本文抜粋 ->
● ● ●
ガイドラインでの予防的リンパ節郭清に対する見解の国際比較

各ガイドラインで採用されたエビデンス

治療効果

Zhaoらによる17観察研究のレビュー[26]によると,全摘時の予防的中央区域郭清の有無と局所リンパ節再発率との間には関連があり,1人の再発を防ぐのに43人に郭清を行う必要がある(NNT:43)。5年間の経過観察のRCTでは,N0症例に対する有効性は乏しいとしている[27]。T3-4症例においては局所コントロールに予防的中央郭清は有効であり[28],ESMOでは,全摘時には予防的に郭清してもよいとしている。Maらのレビューでは,cN0症例における転移に関連する因子として45歳未満,男性,腫瘍径,脈管浸潤などが挙げられており[29],BTAは,リスク因子を有す症例に対して考慮しうるとしている。

合併症

予防的中央区域郭清は術後副甲状腺機能低下症に関連し,郭清により低カルシウム血症発症は一過性(28.7% vs. 17.5%)が9人に1人発症,永続性(4.1% vs. 2.3%)が50人に1人発症する[26]。反回神経麻痺のリスクについて危惧されているが,中央区域郭清と反回神経麻痺の関連はないと報告されている[2728]。
● ● ●
抽出データ ->
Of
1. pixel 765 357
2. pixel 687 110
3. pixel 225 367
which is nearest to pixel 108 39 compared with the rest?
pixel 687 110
● ● ●
課題 A -> 予防的中央区域郭清の文章から、「各ガイドラインで採用されたエビデンス」で始まり「対して考慮しうるとしている。」で終わる部分を一字一句そのまま書き写してください。
課題 B ->
予防的中央区域郭清の文章をもとに、次の問いに答えなさい。
(i) Zhaoらのレビューによると、1人の再発を防ぐのに何人に郭清を行う必要があるか。
(ii) Maらのレビューで、cN0症例の転移に関連する因子として挙げられた年齢の条件は何か。
(iii) 郭清により、永続性の低カルシウム血症は何人に1人発症するとされているか。

解答 A ->
各ガイドラインで採用されたエビデンス

治療効果

Zhaoらによる17観察研究のレビュー[26]によると,全摘時の予防的中央区域郭清の有無と局所リンパ節再発率との間には関連があり,1人の再発を防ぐのに43人に郭清を行う必要がある(NNT:43)。5年間の経過観察のRCTでは,N0症例に対する有効性は乏しいとしている[27]。T3-4症例においては局所コントロールに予防的中央郭清は有効であり[28],ESMOでは,全摘時には予防的に郭清してもよいとしている。Maらのレビューでは,cN0症例における転移に関連する因子として45歳未満,男性,腫瘍径,脈管浸潤などが挙げられており[29],BTAは,リスク因子を有す症例に対して考慮しうるとしている。

解答 B ->
(i) 43人
(ii) 45歳未満
(iii) 50人に1人